───── DOCUMENT TEXT
A journal following the history, design, construction and operation of Bernard Kempinski's O Scale model railroad depicting the U. S. Military Railroad (USMRR) Aquia-Falmouth line in 1863, and other model railroad projects.
©Bernard Kempinski All text and images, except as noted, on this blog are copyrighted by the author and may not be used without permission.

March 23, 2023

The Forest of Masts

The forest of masts that we see in  many photos of civil war ports is taking shape on my version of the USMRR Aquia Line. Today, I took delivery of a 1/48th scale, waterline model of the Harvey, a Baltimore Clipper built in 1847. 

I contracted The Model Shipyard to build the model. They are the designers and builders of the museum quality sailing ship models. They are located in South Africa as part of the Mossel Bay Maritime Museum. If you look at their webpage you can get an idea of the high quality of their work. 

I ordered the model in December. I requested a 1/48th scale, waterline model of the Baltimore Clipper Harvey with the sails furled.

They sent me in-progress photos as the model was being built. With the model nearly complete, they sent photos for my approval. At that point I asked for them to set the furled sails differently based on the photos I had seen from Civil War era ports. They made the change without any complaint. 

The model arrived in a sturdy shipping crate. It is very well done. I am very pleased with it. It looks great at Aquia Landing on my layout.

 It seems a shame that I will weather it a bit.
──────────
───── DATA SHOWN
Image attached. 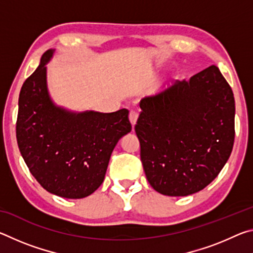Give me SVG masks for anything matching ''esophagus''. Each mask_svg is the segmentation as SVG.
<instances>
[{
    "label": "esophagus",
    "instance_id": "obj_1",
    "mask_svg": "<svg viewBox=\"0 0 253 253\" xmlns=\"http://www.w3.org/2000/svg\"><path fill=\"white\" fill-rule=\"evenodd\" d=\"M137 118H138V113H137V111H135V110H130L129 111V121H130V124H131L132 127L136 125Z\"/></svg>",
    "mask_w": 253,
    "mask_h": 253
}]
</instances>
──────────
| EXERCISE AIM |
Return the complete blog post about the Harvey ship model, word for word.

| ANSWER TO THE PROBLEM |
A journal following the history, design, construction and operation of Bernard Kempinski's O Scale model railroad depicting the U. S. Military Railroad (USMRR) Aquia-Falmouth line in 1863, and other model railroad projects.
©Bernard Kempinski All text and images, except as noted, on this blog are copyrighted by the author and may not be used without permission.

March 23, 2023

The Forest of Masts

The forest of masts that we see in  many photos of civil war ports is taking shape on my version of the USMRR Aquia Line. Today, I took delivery of a 1/48th scale, waterline model of the Harvey, a Baltimore Clipper built in 1847. 

I contracted The Model Shipyard to build the model. They are the designers and builders of the museum quality sailing ship models. They are located in South Africa as part of the Mossel Bay Maritime Museum. If you look at their webpage you can get an idea of the high quality of their work. 

I ordered the model in December. I requested a 1/48th scale, waterline model of the Baltimore Clipper Harvey with the sails furled.

They sent me in-progress photos as the model was being built. With the model nearly complete, they sent photos for my approval. At that point I asked for them to set the furled sails differently based on the photos I had seen from Civil War era ports. They made the change without any complaint. 

The model arrived in a sturdy shipping crate. It is very well done. I am very pleased with it. It looks great at Aquia Landing on my layout.

 It seems a shame that I will weather it a bit.